### Listed entries ###

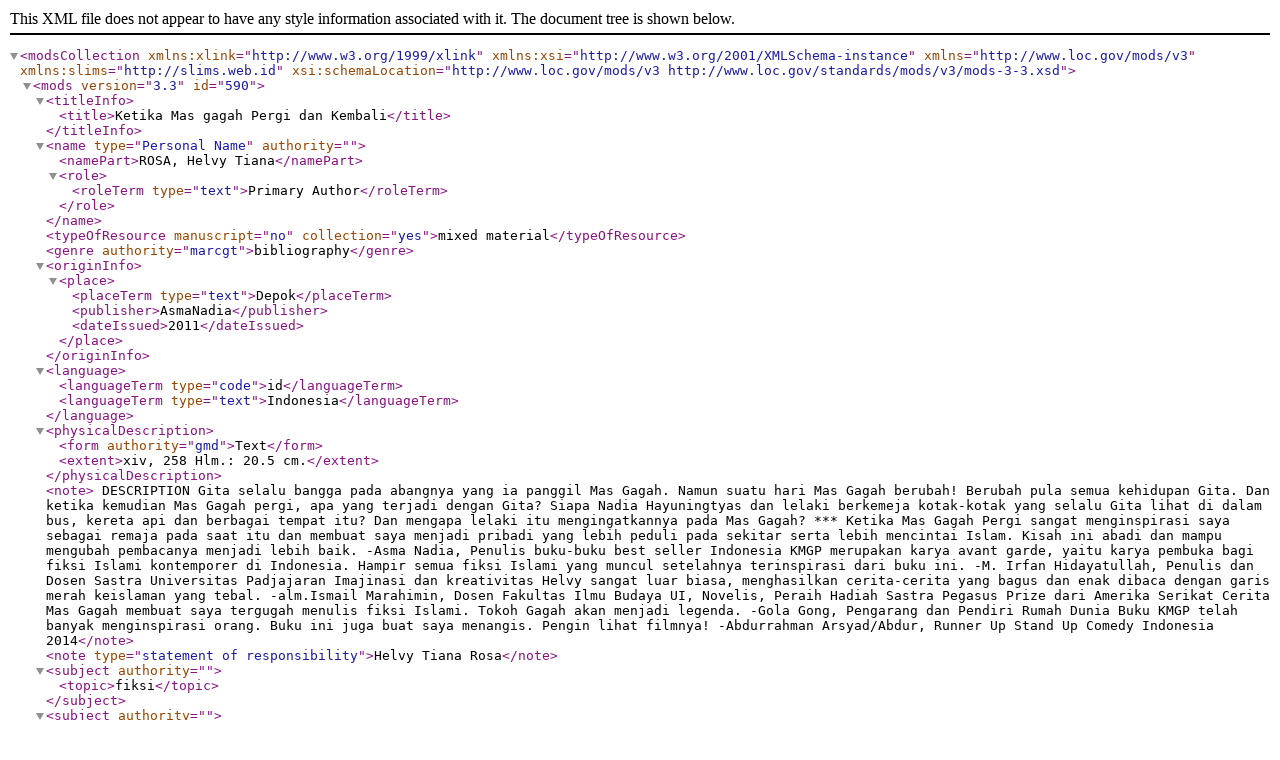

--- FILE ---
content_type: text/xml
request_url: https://brascho.info/perpustakaan/index.php?p=show_detail&id=590&keywords=&inXML=true
body_size: 1635
content:
<?xml version="1.0" encoding="UTF-8" ?>
<modsCollection xmlns:xlink="http://www.w3.org/1999/xlink" xmlns:xsi="http://www.w3.org/2001/XMLSchema-instance" xmlns="http://www.loc.gov/mods/v3" xmlns:slims="http://slims.web.id" xsi:schemaLocation="http://www.loc.gov/mods/v3 http://www.loc.gov/standards/mods/v3/mods-3-3.xsd">
<mods version="3.3" id="590">
 <titleInfo>
  <title>Ketika Mas gagah Pergi dan Kembali</title>
 </titleInfo>
 <name type="Personal Name" authority="">
  <namePart>ROSA, Helvy Tiana</namePart>
  <role>
   <roleTerm type="text">Primary Author</roleTerm>
  </role>
 </name>
 <typeOfResource manuscript="no" collection="yes">mixed material</typeOfResource>
 <genre authority="marcgt">bibliography</genre>
 <originInfo>
  <place>
   <placeTerm type="text">Depok</placeTerm>
   <publisher>AsmaNadia</publisher>
   <dateIssued>2011</dateIssued>
  </place>
 </originInfo>
 <language>
  <languageTerm type="code">id</languageTerm>
  <languageTerm type="text">Indonesia</languageTerm>
 </language>
 <physicalDescription>
  <form authority="gmd">Text</form>
  <extent>xiv, 258 Hlm.: 20.5 cm.</extent>
 </physicalDescription>
 <note>&#13;
DESCRIPTION&#13;
&#13;
&#13;
Gita selalu bangga pada abangnya yang ia panggil Mas Gagah. Namun suatu hari Mas Gagah berubah! Berubah pula semua kehidupan Gita. Dan ketika kemudian Mas Gagah pergi, apa yang terjadi dengan Gita? Siapa Nadia Hayuningtyas dan lelaki berkemeja kotak-kotak yang selalu Gita lihat di dalam bus, kereta api dan berbagai tempat itu? Dan mengapa lelaki itu mengingatkannya pada Mas Gagah?&#13;
&#13;
***&#13;
&#13;
Ketika Mas Gagah Pergi sangat menginspirasi saya sebagai remaja pada saat itu dan membuat saya menjadi pribadi yang lebih peduli pada sekitar serta lebih mencintai Islam. Kisah ini abadi dan mampu mengubah pembacanya menjadi lebih baik.&#13;
&#13;
-Asma Nadia, Penulis buku-buku best seller Indonesia&#13;
&#13;
&#13;
KMGP merupakan karya avant garde, yaitu karya pembuka bagi fiksi Islami kontemporer di Indonesia. Hampir semua fiksi Islami yang muncul setelahnya terinspirasi dari buku ini.&#13;
-M. Irfan Hidayatullah, Penulis dan Dosen Sastra Universitas Padjajaran&#13;
&#13;
 &#13;
Imajinasi dan kreativitas Helvy sangat luar biasa, menghasilkan cerita-cerita yang bagus dan enak dibaca dengan garis merah keislaman yang tebal.&#13;
&#13;
-alm.Ismail Marahimin, Dosen Fakultas Ilmu Budaya UI, Novelis, Peraih Hadiah Sastra Pegasus Prize dari Amerika Serikat&#13;
&#13;
 &#13;
&#13;
Cerita Mas Gagah membuat saya tergugah menulis fiksi Islami. Tokoh Gagah akan menjadi legenda.&#13;
&#13;
-Gola Gong, Pengarang dan Pendiri Rumah Dunia&#13;
&#13;
&#13;
Buku KMGP telah banyak menginspirasi orang. Buku ini juga buat saya menangis. Pengin lihat filmnya!&#13;
-Abdurrahman Arsyad/Abdur, Runner Up Stand Up Comedy Indonesia 2014</note>
 <note type="statement of responsibility">Helvy Tiana Rosa</note>
 <subject authority="">
  <topic>fiksi</topic>
 </subject>
 <subject authority="">
  <topic>novel</topic>
 </subject>
 <classification>813</classification>
 <identifier type="isbn">9786029672534</identifier>
 <location>
  <physicalLocation>Perpustakaan SMA BSS </physicalLocation>
  <shelfLocator>813 ROS k</shelfLocator>
  <holdingSimple>
   <copyInformation>
    <numerationAndChronology type="1">0011762</numerationAndChronology>
    <sublocation>My Library</sublocation>
    <shelfLocator>813 ROS k</shelfLocator>
   </copyInformation>
  </holdingSimple>
 </location>
 <slims:image>img652.jpg.jpg</slims:image>
 <recordInfo>
  <recordIdentifier>590</recordIdentifier>
  <recordCreationDate encoding="w3cdtf">2021-04-06 09:07:28</recordCreationDate>
  <recordChangeDate encoding="w3cdtf">2021-04-06 09:07:28</recordChangeDate>
  <recordOrigin>machine generated</recordOrigin>
 </recordInfo>
</mods>
</modsCollection>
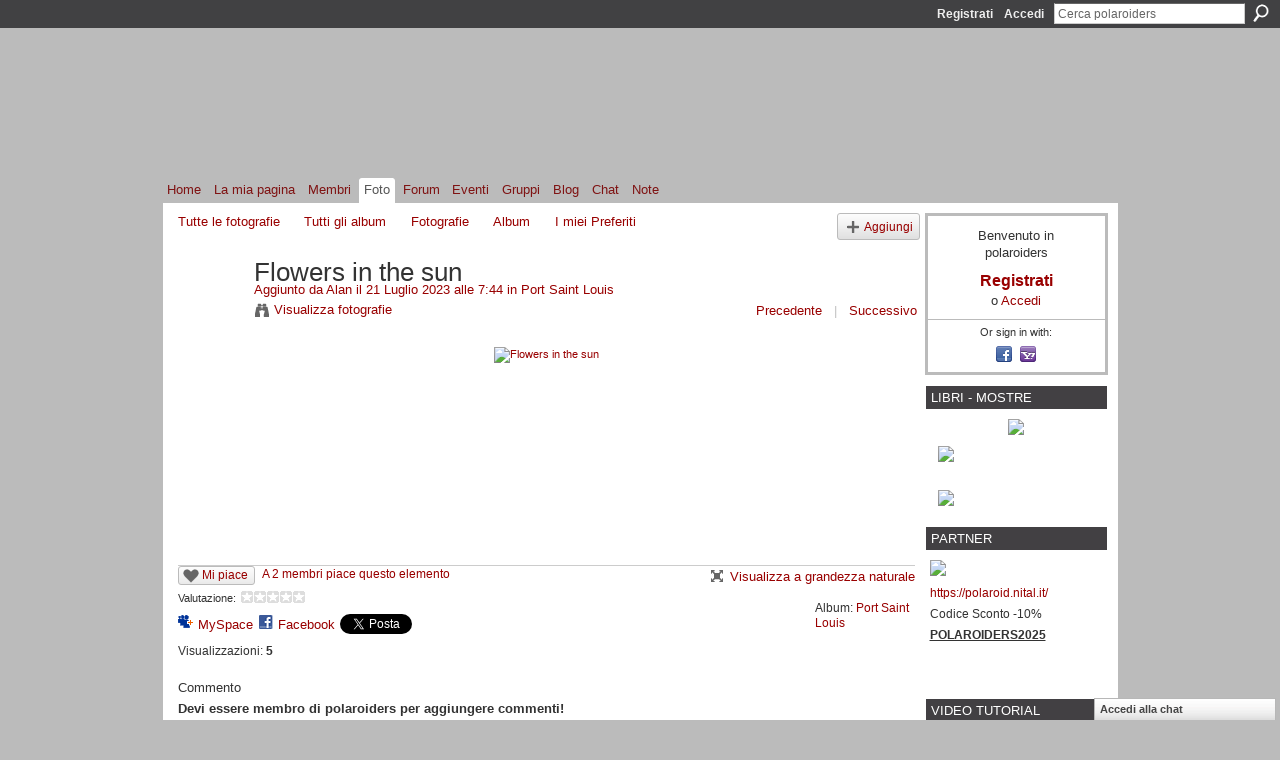

--- FILE ---
content_type: text/html; charset=utf-8
request_url: https://accounts.google.com/o/oauth2/postmessageRelay?parent=https%3A%2F%2Fpolaroiders.ning.com&jsh=m%3B%2F_%2Fscs%2Fabc-static%2F_%2Fjs%2Fk%3Dgapi.lb.en.2kN9-TZiXrM.O%2Fd%3D1%2Frs%3DAHpOoo_B4hu0FeWRuWHfxnZ3V0WubwN7Qw%2Fm%3D__features__
body_size: 163
content:
<!DOCTYPE html><html><head><title></title><meta http-equiv="content-type" content="text/html; charset=utf-8"><meta http-equiv="X-UA-Compatible" content="IE=edge"><meta name="viewport" content="width=device-width, initial-scale=1, minimum-scale=1, maximum-scale=1, user-scalable=0"><script src='https://ssl.gstatic.com/accounts/o/2580342461-postmessagerelay.js' nonce="7sc8NTZPWwL_yv55J_oZ5A"></script></head><body><script type="text/javascript" src="https://apis.google.com/js/rpc:shindig_random.js?onload=init" nonce="7sc8NTZPWwL_yv55J_oZ5A"></script></body></html>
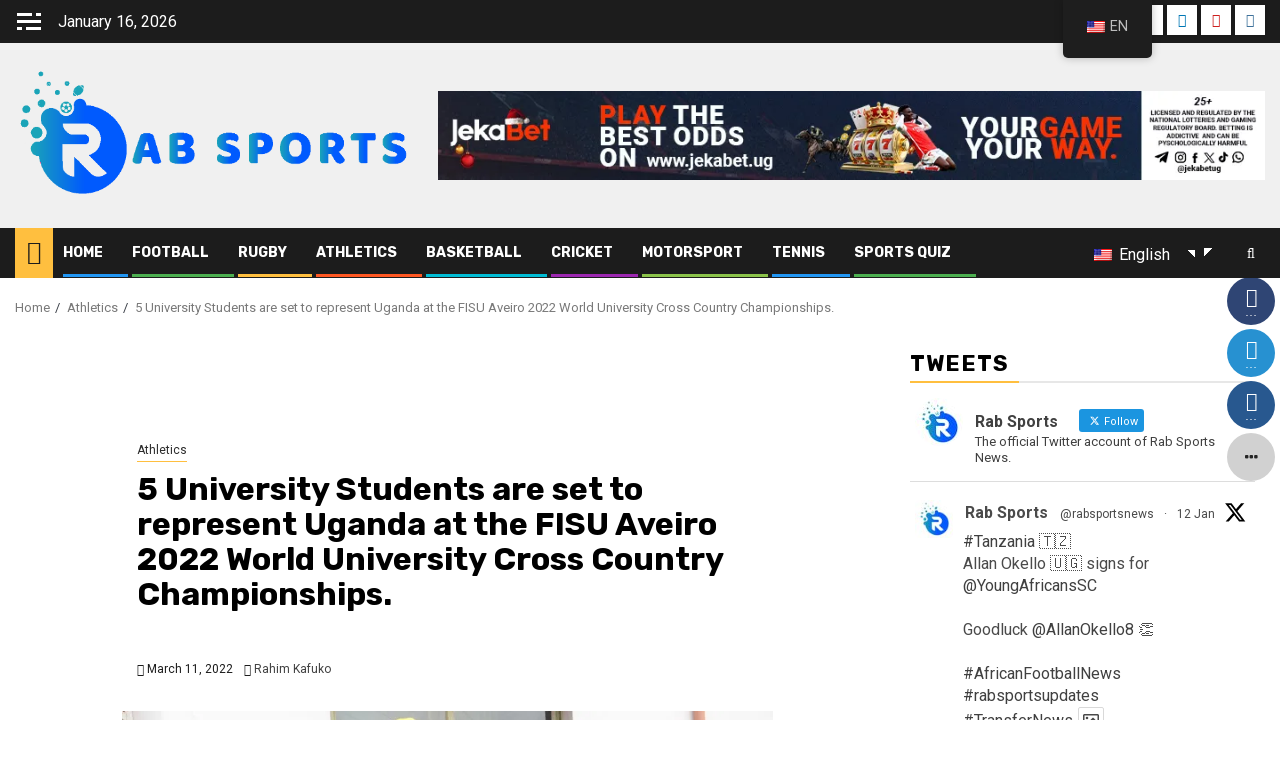

--- FILE ---
content_type: text/html; charset=utf-8
request_url: https://www.google.com/recaptcha/api2/aframe
body_size: 266
content:
<!DOCTYPE HTML><html><head><meta http-equiv="content-type" content="text/html; charset=UTF-8"></head><body><script nonce="I15TtsDGvU_N97Ltp13Q8w">/** Anti-fraud and anti-abuse applications only. See google.com/recaptcha */ try{var clients={'sodar':'https://pagead2.googlesyndication.com/pagead/sodar?'};window.addEventListener("message",function(a){try{if(a.source===window.parent){var b=JSON.parse(a.data);var c=clients[b['id']];if(c){var d=document.createElement('img');d.src=c+b['params']+'&rc='+(localStorage.getItem("rc::a")?sessionStorage.getItem("rc::b"):"");window.document.body.appendChild(d);sessionStorage.setItem("rc::e",parseInt(sessionStorage.getItem("rc::e")||0)+1);localStorage.setItem("rc::h",'1768523812932');}}}catch(b){}});window.parent.postMessage("_grecaptcha_ready", "*");}catch(b){}</script></body></html>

###

Activity: Only the lines containing the string "Dosen" are needed; pull them out of the records.

Response:
-M. Irfan Hidayatullah, Penulis dan Dosen Sastra Universitas Padjajaran&#13;
-alm.Ismail Marahimin, Dosen Fakultas Ilmu Budaya UI, Novelis, Peraih Hadiah Sastra Pegasus Prize dari Amerika Serikat&#13;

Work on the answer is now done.